§ **COSA SI CHIEDE**
**a.** In quale città ha sede la s.r.l. "Casamirra e Kramm GMBH", secondo la sentenza della Corte costituzionale?
**b.** Trascriva dalla sentenza della Corte costituzionale tutto il passo che va da "-     Prof. Carlo" fino a "relatore Cesare Ruperto.".
**c.** Prosegua la sentenza della Corte costituzionale a partire dal punto in cui si interrompe.

IN NOME DEL POPOLO ITALIANO

LA CORTE COSTITUZIONALE

composta dai signori Giudici:

-     Avv. Mauro FERRI, Presidente

-     Prof. Luigi MENGONI

-     Prof. Enzo CHELI

-     Dott. Renato GRANATA

-     Prof. Giuliano VASSALLI

-     Prof. Francesco GUIZZI

-     Prof. Cesare MIRABELLI

-     Avv. Massimo VARI

-     Dott. Cesare RUPERTO

-     Dott. Riccardo CHIEPPA

-     Prof. Gustavo ZAGREBELSKY

-     Prof. Valerio ONIDA

-     Prof. Carlo MEZZANOTTE

ha pronunciato la seguente

SENTENZA

nel giudizio di legittimità costituzionale dell'art. 669- octies, primo comma, del codice di procedura civile, promosso con ordinanza emessa l'11 settembre 1995 dal Pretore di Torino nel procedimento civile vertente tra Gandelli Legnami s.r.l. e Casamirra e Kramm GMBH s.r.l., iscritta al n. 66 del registro ordinanze 1996 e pubblicata nella Gazzetta Ufficiale della Repubblica n. 7, prima serie speciale, dell'anno 1996.

Visto l'atto di intervento del Presidente del Consiglio dei ministri;

udito nella camera di consiglio del 2 ottobre 1996 il Giudice relatore Cesare Ruperto.

Ritenuto in fatto

1. -- Con ordinanza emessa in data 11 dicembre 1995, il Pretore di Torino - autorizzato il sequestro conservativo richiesto dalla s.r.l. "Gandelli Legnami" contro la s.r.l. "Casamirra e Kramm GMBH", con sede in Mannheim (Germania) - ha sollevato questione di legittimità costituzionale dell'art. 669-octies, primo comma, del codice di procedura civile, <nella parte in cui non prevede che, nel caso in cui la notificazione dell'atto introduttivo del giudizio di merito debba effettuarsi all'estero, il termine dell'inizio del giudizio di merito possa essere triplicato dal giudice che ha emesso l'ordinanza di accoglimento>.

§ **VOCI DELL'ELENCO**

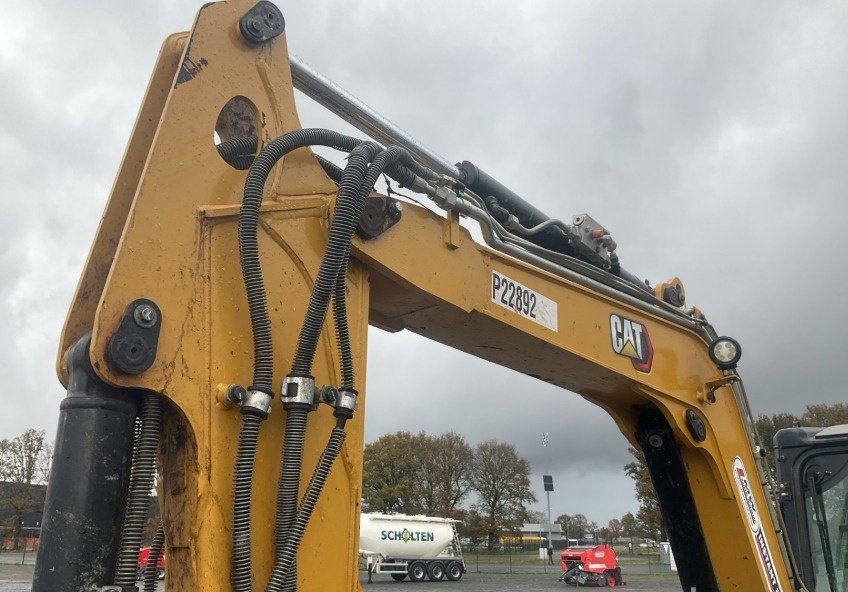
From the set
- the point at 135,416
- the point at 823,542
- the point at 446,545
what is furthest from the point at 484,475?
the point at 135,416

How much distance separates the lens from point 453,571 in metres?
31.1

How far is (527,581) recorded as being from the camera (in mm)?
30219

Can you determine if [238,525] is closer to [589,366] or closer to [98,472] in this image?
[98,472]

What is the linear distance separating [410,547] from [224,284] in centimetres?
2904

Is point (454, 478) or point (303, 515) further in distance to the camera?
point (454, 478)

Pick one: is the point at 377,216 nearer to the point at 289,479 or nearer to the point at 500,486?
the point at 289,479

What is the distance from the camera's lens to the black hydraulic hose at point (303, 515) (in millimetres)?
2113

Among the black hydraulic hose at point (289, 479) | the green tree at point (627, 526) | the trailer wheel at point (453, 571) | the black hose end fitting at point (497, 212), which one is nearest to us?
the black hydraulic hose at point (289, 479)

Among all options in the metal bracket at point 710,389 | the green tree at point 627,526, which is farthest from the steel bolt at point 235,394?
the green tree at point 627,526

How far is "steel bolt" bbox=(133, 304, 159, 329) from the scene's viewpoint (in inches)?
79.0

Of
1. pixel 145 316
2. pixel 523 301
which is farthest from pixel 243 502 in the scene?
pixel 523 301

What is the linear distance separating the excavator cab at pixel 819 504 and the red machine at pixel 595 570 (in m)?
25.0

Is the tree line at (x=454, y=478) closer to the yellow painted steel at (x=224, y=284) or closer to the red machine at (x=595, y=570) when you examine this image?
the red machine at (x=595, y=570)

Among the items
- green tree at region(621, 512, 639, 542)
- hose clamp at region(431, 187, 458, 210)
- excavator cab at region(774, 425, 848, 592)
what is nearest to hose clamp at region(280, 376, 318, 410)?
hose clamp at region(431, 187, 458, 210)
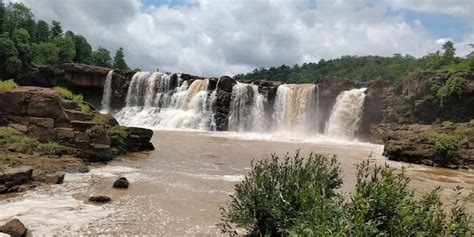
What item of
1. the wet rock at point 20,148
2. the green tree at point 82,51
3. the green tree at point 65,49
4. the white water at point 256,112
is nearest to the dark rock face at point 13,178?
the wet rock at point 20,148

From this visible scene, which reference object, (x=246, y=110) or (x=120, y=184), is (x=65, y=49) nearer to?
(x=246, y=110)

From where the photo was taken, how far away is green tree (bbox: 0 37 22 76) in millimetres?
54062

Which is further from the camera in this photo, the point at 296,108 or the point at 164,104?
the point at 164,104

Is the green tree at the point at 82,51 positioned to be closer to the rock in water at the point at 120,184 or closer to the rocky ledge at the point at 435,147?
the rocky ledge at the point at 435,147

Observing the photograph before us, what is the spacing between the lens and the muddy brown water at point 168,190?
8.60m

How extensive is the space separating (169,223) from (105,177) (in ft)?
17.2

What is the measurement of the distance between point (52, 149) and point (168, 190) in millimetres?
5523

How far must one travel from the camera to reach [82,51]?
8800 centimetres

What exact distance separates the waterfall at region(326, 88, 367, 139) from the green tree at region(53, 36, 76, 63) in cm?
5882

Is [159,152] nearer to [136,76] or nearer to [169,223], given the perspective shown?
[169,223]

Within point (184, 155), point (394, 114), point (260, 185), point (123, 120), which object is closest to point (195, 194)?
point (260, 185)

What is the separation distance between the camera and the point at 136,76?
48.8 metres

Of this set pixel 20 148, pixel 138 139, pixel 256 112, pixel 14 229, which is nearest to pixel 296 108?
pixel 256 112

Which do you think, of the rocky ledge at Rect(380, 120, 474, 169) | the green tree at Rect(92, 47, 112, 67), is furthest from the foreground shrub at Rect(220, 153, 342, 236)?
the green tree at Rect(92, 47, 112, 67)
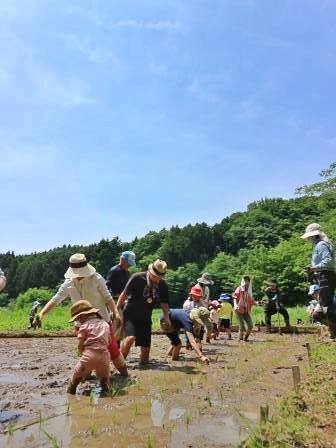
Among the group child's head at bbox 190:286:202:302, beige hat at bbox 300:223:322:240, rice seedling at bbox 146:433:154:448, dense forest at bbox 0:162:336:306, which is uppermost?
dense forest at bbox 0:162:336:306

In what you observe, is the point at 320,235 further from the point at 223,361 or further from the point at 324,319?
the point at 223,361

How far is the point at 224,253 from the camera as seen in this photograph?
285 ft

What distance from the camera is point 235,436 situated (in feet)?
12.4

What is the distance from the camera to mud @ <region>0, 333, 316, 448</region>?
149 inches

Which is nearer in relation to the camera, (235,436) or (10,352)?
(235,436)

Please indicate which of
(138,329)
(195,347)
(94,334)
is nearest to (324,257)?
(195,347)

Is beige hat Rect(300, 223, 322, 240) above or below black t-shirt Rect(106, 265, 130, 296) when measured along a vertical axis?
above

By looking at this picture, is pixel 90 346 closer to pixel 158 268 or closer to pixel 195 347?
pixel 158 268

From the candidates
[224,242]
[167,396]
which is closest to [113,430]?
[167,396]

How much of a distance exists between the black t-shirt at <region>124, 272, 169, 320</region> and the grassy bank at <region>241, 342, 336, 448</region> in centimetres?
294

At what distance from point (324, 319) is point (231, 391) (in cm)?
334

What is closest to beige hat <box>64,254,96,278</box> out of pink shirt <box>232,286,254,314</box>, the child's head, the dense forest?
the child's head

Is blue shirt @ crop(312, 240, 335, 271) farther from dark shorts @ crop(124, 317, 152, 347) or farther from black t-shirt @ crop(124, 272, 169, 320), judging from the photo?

§ **SOLUZIONI DELLE CONSEGNE**
**a.** A Mannheim, in Germania.

**b.**
-     Prof. Carlo MEZZANOTTE

ha pronunciato la seguente

SENTENZA

nel giudizio di legittimità costituzionale dell'art. 669- octies, primo comma, del codice di procedura civile, promosso con ordinanza emessa l'11 settembre 1995 dal Pretore di Torino nel procedimento civile vertente tra Gandelli Legnami s.r.l. e Casamirra e Kramm GMBH s.r.l., iscritta al n. 66 del registro ordinanze 1996 e pubblicata nella Gazzetta Ufficiale della Repubblica n. 7, prima serie speciale, dell'anno 1996.

Visto l'atto di intervento del Presidente del Consiglio dei ministri;

udito nella camera di consiglio del 2 ottobre 1996 il Giudice relatore Cesare Ruperto.

**c.**
Secondo il giudice a quo, la norma censurata contrasta, in primo luogo, con l'art. 3 della Costituzione, là dove determina una disparità di trattamento - riferita a situazioni processuali omogenee quanto alle sottese finalità di speditezza del procedimento e di controllo, riconnesse agli effetti caducatori del concesso provvedimento cautelare in caso di mancato rispetto dei termini perentori ivi rispettivamente sanciti - con la fattispecie disciplinata dall'art.669- sexies dello stesso codice di rito, nella quale ultima solamente e' stabilito, per il caso in cui la notificazione del provvedimento emesso inaudita altera parte debba effettuarsi all'estero, che il termine perentorio massimo di otto giorni concedibile dal giudice possa essere da questi triplicato.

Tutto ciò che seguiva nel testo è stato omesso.